Spondylolisthesis

Spondylolisthesis is a condition in which one vertebra slips forward—or less commonly backward—relative to the vertebra below it. It can occur at any level of the spine but is most common in the lower lumbar region. Spondylolisthesis may result from age-related degeneration, stress-related defects in the vertebra, trauma, or other structural abnormalities. Many people with spondylolisthesis have no symptoms, while others develop lower back pain, leg pain, or symptoms related to nerve compression.

Spine

What is it?

The spine is made up of stacked vertebrae separated by discs and stabilized by ligaments and facet joints. In spondylolisthesis, this alignment becomes disrupted so that one vertebra slips forward (anterolisthesis) or, less commonly, backward (retrolisthesis) relative to the vertebra beneath it.

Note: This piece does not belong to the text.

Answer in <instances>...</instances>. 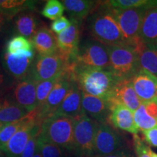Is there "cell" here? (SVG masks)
<instances>
[{"label":"cell","mask_w":157,"mask_h":157,"mask_svg":"<svg viewBox=\"0 0 157 157\" xmlns=\"http://www.w3.org/2000/svg\"><path fill=\"white\" fill-rule=\"evenodd\" d=\"M83 93L109 101L118 79L110 69L78 67L70 65L67 68Z\"/></svg>","instance_id":"obj_1"},{"label":"cell","mask_w":157,"mask_h":157,"mask_svg":"<svg viewBox=\"0 0 157 157\" xmlns=\"http://www.w3.org/2000/svg\"><path fill=\"white\" fill-rule=\"evenodd\" d=\"M87 29L94 40L105 46L129 45L112 10L104 2H99L95 10L90 15Z\"/></svg>","instance_id":"obj_2"},{"label":"cell","mask_w":157,"mask_h":157,"mask_svg":"<svg viewBox=\"0 0 157 157\" xmlns=\"http://www.w3.org/2000/svg\"><path fill=\"white\" fill-rule=\"evenodd\" d=\"M39 137L47 142L61 147L66 152H74V118L52 115L41 125Z\"/></svg>","instance_id":"obj_3"},{"label":"cell","mask_w":157,"mask_h":157,"mask_svg":"<svg viewBox=\"0 0 157 157\" xmlns=\"http://www.w3.org/2000/svg\"><path fill=\"white\" fill-rule=\"evenodd\" d=\"M110 70L119 80H130L140 69L137 51L132 46H106Z\"/></svg>","instance_id":"obj_4"},{"label":"cell","mask_w":157,"mask_h":157,"mask_svg":"<svg viewBox=\"0 0 157 157\" xmlns=\"http://www.w3.org/2000/svg\"><path fill=\"white\" fill-rule=\"evenodd\" d=\"M98 123L81 113L74 118V154L78 157L95 156L94 143Z\"/></svg>","instance_id":"obj_5"},{"label":"cell","mask_w":157,"mask_h":157,"mask_svg":"<svg viewBox=\"0 0 157 157\" xmlns=\"http://www.w3.org/2000/svg\"><path fill=\"white\" fill-rule=\"evenodd\" d=\"M70 65L78 67L110 69L107 47L93 39L84 41L79 44L74 62Z\"/></svg>","instance_id":"obj_6"},{"label":"cell","mask_w":157,"mask_h":157,"mask_svg":"<svg viewBox=\"0 0 157 157\" xmlns=\"http://www.w3.org/2000/svg\"><path fill=\"white\" fill-rule=\"evenodd\" d=\"M155 6H157V4L124 10H116L111 8L123 36L129 46L135 48L141 41L139 32L143 18L147 10Z\"/></svg>","instance_id":"obj_7"},{"label":"cell","mask_w":157,"mask_h":157,"mask_svg":"<svg viewBox=\"0 0 157 157\" xmlns=\"http://www.w3.org/2000/svg\"><path fill=\"white\" fill-rule=\"evenodd\" d=\"M68 66L67 60L58 52L50 56H38L33 63L29 76L36 83L60 75Z\"/></svg>","instance_id":"obj_8"},{"label":"cell","mask_w":157,"mask_h":157,"mask_svg":"<svg viewBox=\"0 0 157 157\" xmlns=\"http://www.w3.org/2000/svg\"><path fill=\"white\" fill-rule=\"evenodd\" d=\"M74 82V79L71 73L67 70L65 71L50 92L44 105L35 109L39 122L42 124L47 118L53 114L70 91Z\"/></svg>","instance_id":"obj_9"},{"label":"cell","mask_w":157,"mask_h":157,"mask_svg":"<svg viewBox=\"0 0 157 157\" xmlns=\"http://www.w3.org/2000/svg\"><path fill=\"white\" fill-rule=\"evenodd\" d=\"M127 148L122 135L109 123H98L94 148L95 156H106Z\"/></svg>","instance_id":"obj_10"},{"label":"cell","mask_w":157,"mask_h":157,"mask_svg":"<svg viewBox=\"0 0 157 157\" xmlns=\"http://www.w3.org/2000/svg\"><path fill=\"white\" fill-rule=\"evenodd\" d=\"M34 50L22 51L15 54H9L4 51L2 63L5 71L16 82L28 77L34 61Z\"/></svg>","instance_id":"obj_11"},{"label":"cell","mask_w":157,"mask_h":157,"mask_svg":"<svg viewBox=\"0 0 157 157\" xmlns=\"http://www.w3.org/2000/svg\"><path fill=\"white\" fill-rule=\"evenodd\" d=\"M39 122L35 109L29 113L24 124L11 137L8 143L0 150L7 157H21L27 143L30 138L33 127Z\"/></svg>","instance_id":"obj_12"},{"label":"cell","mask_w":157,"mask_h":157,"mask_svg":"<svg viewBox=\"0 0 157 157\" xmlns=\"http://www.w3.org/2000/svg\"><path fill=\"white\" fill-rule=\"evenodd\" d=\"M37 84L30 76H28L13 84L8 95L19 106L30 113L37 107Z\"/></svg>","instance_id":"obj_13"},{"label":"cell","mask_w":157,"mask_h":157,"mask_svg":"<svg viewBox=\"0 0 157 157\" xmlns=\"http://www.w3.org/2000/svg\"><path fill=\"white\" fill-rule=\"evenodd\" d=\"M71 25L56 36L58 52L67 60L68 66L74 62L80 44L81 23L71 21Z\"/></svg>","instance_id":"obj_14"},{"label":"cell","mask_w":157,"mask_h":157,"mask_svg":"<svg viewBox=\"0 0 157 157\" xmlns=\"http://www.w3.org/2000/svg\"><path fill=\"white\" fill-rule=\"evenodd\" d=\"M82 113L99 124L108 123L111 104L108 101L82 92Z\"/></svg>","instance_id":"obj_15"},{"label":"cell","mask_w":157,"mask_h":157,"mask_svg":"<svg viewBox=\"0 0 157 157\" xmlns=\"http://www.w3.org/2000/svg\"><path fill=\"white\" fill-rule=\"evenodd\" d=\"M137 95L142 102L157 97V76L140 69L130 79Z\"/></svg>","instance_id":"obj_16"},{"label":"cell","mask_w":157,"mask_h":157,"mask_svg":"<svg viewBox=\"0 0 157 157\" xmlns=\"http://www.w3.org/2000/svg\"><path fill=\"white\" fill-rule=\"evenodd\" d=\"M109 102L111 106L119 104L132 110L134 112L142 103L141 100L135 93L130 80L119 81Z\"/></svg>","instance_id":"obj_17"},{"label":"cell","mask_w":157,"mask_h":157,"mask_svg":"<svg viewBox=\"0 0 157 157\" xmlns=\"http://www.w3.org/2000/svg\"><path fill=\"white\" fill-rule=\"evenodd\" d=\"M108 123L116 129L125 131L133 135H137L139 132L135 121L134 111L122 105H111Z\"/></svg>","instance_id":"obj_18"},{"label":"cell","mask_w":157,"mask_h":157,"mask_svg":"<svg viewBox=\"0 0 157 157\" xmlns=\"http://www.w3.org/2000/svg\"><path fill=\"white\" fill-rule=\"evenodd\" d=\"M31 42L39 56H50L57 53L58 51L56 36L44 25L37 30Z\"/></svg>","instance_id":"obj_19"},{"label":"cell","mask_w":157,"mask_h":157,"mask_svg":"<svg viewBox=\"0 0 157 157\" xmlns=\"http://www.w3.org/2000/svg\"><path fill=\"white\" fill-rule=\"evenodd\" d=\"M82 90L74 81L67 95L52 115L67 116L72 118L82 113Z\"/></svg>","instance_id":"obj_20"},{"label":"cell","mask_w":157,"mask_h":157,"mask_svg":"<svg viewBox=\"0 0 157 157\" xmlns=\"http://www.w3.org/2000/svg\"><path fill=\"white\" fill-rule=\"evenodd\" d=\"M134 117L139 130H147L157 127V97L142 102L134 112Z\"/></svg>","instance_id":"obj_21"},{"label":"cell","mask_w":157,"mask_h":157,"mask_svg":"<svg viewBox=\"0 0 157 157\" xmlns=\"http://www.w3.org/2000/svg\"><path fill=\"white\" fill-rule=\"evenodd\" d=\"M61 2L70 17V21L82 23L84 19L95 10L99 2L93 0H63Z\"/></svg>","instance_id":"obj_22"},{"label":"cell","mask_w":157,"mask_h":157,"mask_svg":"<svg viewBox=\"0 0 157 157\" xmlns=\"http://www.w3.org/2000/svg\"><path fill=\"white\" fill-rule=\"evenodd\" d=\"M139 37L147 45L157 44V6L146 10L141 23Z\"/></svg>","instance_id":"obj_23"},{"label":"cell","mask_w":157,"mask_h":157,"mask_svg":"<svg viewBox=\"0 0 157 157\" xmlns=\"http://www.w3.org/2000/svg\"><path fill=\"white\" fill-rule=\"evenodd\" d=\"M14 28L20 36H23L31 41L40 28V23L38 17L31 12L23 11L15 16Z\"/></svg>","instance_id":"obj_24"},{"label":"cell","mask_w":157,"mask_h":157,"mask_svg":"<svg viewBox=\"0 0 157 157\" xmlns=\"http://www.w3.org/2000/svg\"><path fill=\"white\" fill-rule=\"evenodd\" d=\"M28 113L8 95L0 97V123L7 124L14 122L26 117Z\"/></svg>","instance_id":"obj_25"},{"label":"cell","mask_w":157,"mask_h":157,"mask_svg":"<svg viewBox=\"0 0 157 157\" xmlns=\"http://www.w3.org/2000/svg\"><path fill=\"white\" fill-rule=\"evenodd\" d=\"M135 49L138 52L141 69L157 76V44L147 45L140 41Z\"/></svg>","instance_id":"obj_26"},{"label":"cell","mask_w":157,"mask_h":157,"mask_svg":"<svg viewBox=\"0 0 157 157\" xmlns=\"http://www.w3.org/2000/svg\"><path fill=\"white\" fill-rule=\"evenodd\" d=\"M110 8L116 10L137 8L157 4V0H110L104 2Z\"/></svg>","instance_id":"obj_27"},{"label":"cell","mask_w":157,"mask_h":157,"mask_svg":"<svg viewBox=\"0 0 157 157\" xmlns=\"http://www.w3.org/2000/svg\"><path fill=\"white\" fill-rule=\"evenodd\" d=\"M35 2L25 0H0V11L18 15L27 9H33Z\"/></svg>","instance_id":"obj_28"},{"label":"cell","mask_w":157,"mask_h":157,"mask_svg":"<svg viewBox=\"0 0 157 157\" xmlns=\"http://www.w3.org/2000/svg\"><path fill=\"white\" fill-rule=\"evenodd\" d=\"M62 74L60 75H58L56 76V77L50 78V79L45 80V81H42L39 82L36 85V103L37 107L40 108L44 105V102L46 101L47 98H48V95H50V92L53 89L54 86L58 82L60 79V76H61Z\"/></svg>","instance_id":"obj_29"},{"label":"cell","mask_w":157,"mask_h":157,"mask_svg":"<svg viewBox=\"0 0 157 157\" xmlns=\"http://www.w3.org/2000/svg\"><path fill=\"white\" fill-rule=\"evenodd\" d=\"M34 50L32 43L29 39L23 36H13L5 45V51L9 54H15L22 51Z\"/></svg>","instance_id":"obj_30"},{"label":"cell","mask_w":157,"mask_h":157,"mask_svg":"<svg viewBox=\"0 0 157 157\" xmlns=\"http://www.w3.org/2000/svg\"><path fill=\"white\" fill-rule=\"evenodd\" d=\"M37 148L42 157H65L66 151L61 147L55 145L53 143L47 142L38 137L37 139Z\"/></svg>","instance_id":"obj_31"},{"label":"cell","mask_w":157,"mask_h":157,"mask_svg":"<svg viewBox=\"0 0 157 157\" xmlns=\"http://www.w3.org/2000/svg\"><path fill=\"white\" fill-rule=\"evenodd\" d=\"M26 117L14 122L4 124L0 130V150L8 143L12 137L20 129L25 121Z\"/></svg>","instance_id":"obj_32"},{"label":"cell","mask_w":157,"mask_h":157,"mask_svg":"<svg viewBox=\"0 0 157 157\" xmlns=\"http://www.w3.org/2000/svg\"><path fill=\"white\" fill-rule=\"evenodd\" d=\"M64 11V6L61 2L58 0H48L43 7L41 13L47 18L55 21L62 17Z\"/></svg>","instance_id":"obj_33"},{"label":"cell","mask_w":157,"mask_h":157,"mask_svg":"<svg viewBox=\"0 0 157 157\" xmlns=\"http://www.w3.org/2000/svg\"><path fill=\"white\" fill-rule=\"evenodd\" d=\"M41 125L42 124L37 123L33 127L30 138H29L21 157H34L35 153L36 151L37 139L40 134Z\"/></svg>","instance_id":"obj_34"},{"label":"cell","mask_w":157,"mask_h":157,"mask_svg":"<svg viewBox=\"0 0 157 157\" xmlns=\"http://www.w3.org/2000/svg\"><path fill=\"white\" fill-rule=\"evenodd\" d=\"M133 146L136 157H151V148L137 135H133Z\"/></svg>","instance_id":"obj_35"},{"label":"cell","mask_w":157,"mask_h":157,"mask_svg":"<svg viewBox=\"0 0 157 157\" xmlns=\"http://www.w3.org/2000/svg\"><path fill=\"white\" fill-rule=\"evenodd\" d=\"M71 25V22L70 20L65 16H62L55 20L53 22L51 23L50 29L54 34L58 35L68 29Z\"/></svg>","instance_id":"obj_36"},{"label":"cell","mask_w":157,"mask_h":157,"mask_svg":"<svg viewBox=\"0 0 157 157\" xmlns=\"http://www.w3.org/2000/svg\"><path fill=\"white\" fill-rule=\"evenodd\" d=\"M143 140L148 146L157 148V127L154 128L141 131Z\"/></svg>","instance_id":"obj_37"},{"label":"cell","mask_w":157,"mask_h":157,"mask_svg":"<svg viewBox=\"0 0 157 157\" xmlns=\"http://www.w3.org/2000/svg\"><path fill=\"white\" fill-rule=\"evenodd\" d=\"M12 82H10L9 76H7L2 72H0V97L4 96V95L7 91H10L13 85H11Z\"/></svg>","instance_id":"obj_38"},{"label":"cell","mask_w":157,"mask_h":157,"mask_svg":"<svg viewBox=\"0 0 157 157\" xmlns=\"http://www.w3.org/2000/svg\"><path fill=\"white\" fill-rule=\"evenodd\" d=\"M16 15H17L13 13H10V12L0 11V34L3 32L8 23Z\"/></svg>","instance_id":"obj_39"},{"label":"cell","mask_w":157,"mask_h":157,"mask_svg":"<svg viewBox=\"0 0 157 157\" xmlns=\"http://www.w3.org/2000/svg\"><path fill=\"white\" fill-rule=\"evenodd\" d=\"M93 157H135L134 155L129 148H125L120 151L113 153V154L106 155V156H94Z\"/></svg>","instance_id":"obj_40"},{"label":"cell","mask_w":157,"mask_h":157,"mask_svg":"<svg viewBox=\"0 0 157 157\" xmlns=\"http://www.w3.org/2000/svg\"><path fill=\"white\" fill-rule=\"evenodd\" d=\"M34 157H42V156H41V154H40V152H39V149L37 148V147H36V153H35Z\"/></svg>","instance_id":"obj_41"},{"label":"cell","mask_w":157,"mask_h":157,"mask_svg":"<svg viewBox=\"0 0 157 157\" xmlns=\"http://www.w3.org/2000/svg\"><path fill=\"white\" fill-rule=\"evenodd\" d=\"M150 154H151V157H157V153L153 151L151 149L150 151Z\"/></svg>","instance_id":"obj_42"},{"label":"cell","mask_w":157,"mask_h":157,"mask_svg":"<svg viewBox=\"0 0 157 157\" xmlns=\"http://www.w3.org/2000/svg\"><path fill=\"white\" fill-rule=\"evenodd\" d=\"M4 126V124H2V123H0V130H1V129L2 128V127Z\"/></svg>","instance_id":"obj_43"}]
</instances>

The severity of slippage is commonly graded from I to IV based on the percentage of vertebral displacement, with grade I representing mild slippage and grade IV representing severe slippage.

There are several forms of spondylolisthesis.

Degenerative spondylolisthesis is the most common type and develops from age-related degeneration of the discs and facet joints that gradually allows vertebral instability and slippage. It most commonly affects the L4–L5 level in adults over age 50.

Isthmic spondylolisthesis develops from a defect or stress fracture in a portion of the vertebra called the pars interarticularis. This form is often associated with repetitive hyperextension activities during adolescence and most commonly affects the L5–S1 level.

Less common forms include congenital spondylolisthesis, traumatic spondylolisthesis, pathologic spondylolisthesis related to tumors or metabolic bone disease, and post-surgical instability.

Symptoms vary depending on the degree of slippage, spinal level involved, and whether nearby nerves become compressed.

Many individuals are asymptomatic and discover the condition incidentally on imaging studies. Others may experience chronic lower back pain, stiffness, hamstring tightness, muscle spasms, or pain radiating into the buttocks or legs.

When slippage contributes to spinal canal narrowing or neural foraminal stenosis, symptoms of radiculopathy or neurogenic claudication may develop. These can include sciatica, numbness, tingling, leg weakness, heaviness in the legs while walking, or symptoms that improve with sitting or bending forward.

X-rays of the spine are commonly the first imaging test used because they clearly show vertebral alignment and slippage. Flexion-extension views may help identify spinal instability.

MRI of the spine is the preferred imaging test for evaluating associated disc degeneration, nerve compression, spinal stenosis, ligament changes, and inflammation involving the surrounding soft tissues.

CT imaging may be used for more detailed evaluation of bony anatomy, particularly when pars defects or fractures are suspected.

Important to Know

Most cases of spondylolisthesis are treated conservatively without surgery.

Treatment often includes physical therapy focused on core strengthening and stabilization, posture correction, ergonomic modifications, activity modification, weight management, and anti-inflammatory medications.

Image-guided spinal injections may help reduce inflammation and pain in selected patients.

Surgery is generally reserved for patients with persistent disabling pain, progressive neurological symptoms, spinal instability, severe nerve compression, or worsening slippage despite conservative management.

Because spondylolisthesis frequently coexists with degenerative disc disease, facet arthropathy, spinal stenosis, and neural foraminal stenosis, imaging findings are interpreted together with symptoms and neurological examination findings rather than in isolation.

Maintaining core strength, flexibility, proper lifting mechanics, and a healthy body weight may help reduce stress on the spine and improve long-term spinal stability.

Follow-up imaging may be recommended when symptoms progress or when surgical or interventional treatment is being considered.

Red flag symptoms include sudden severe weakness, progressive numbness, gait or balance difficulty, loss of bowel or bladder control, numbness in the groin or inner thighs, unexplained weight loss, fever with back pain, or severe pain after trauma. These symptoms require urgent medical evaluation because they may indicate severe nerve compression or another serious spinal condition.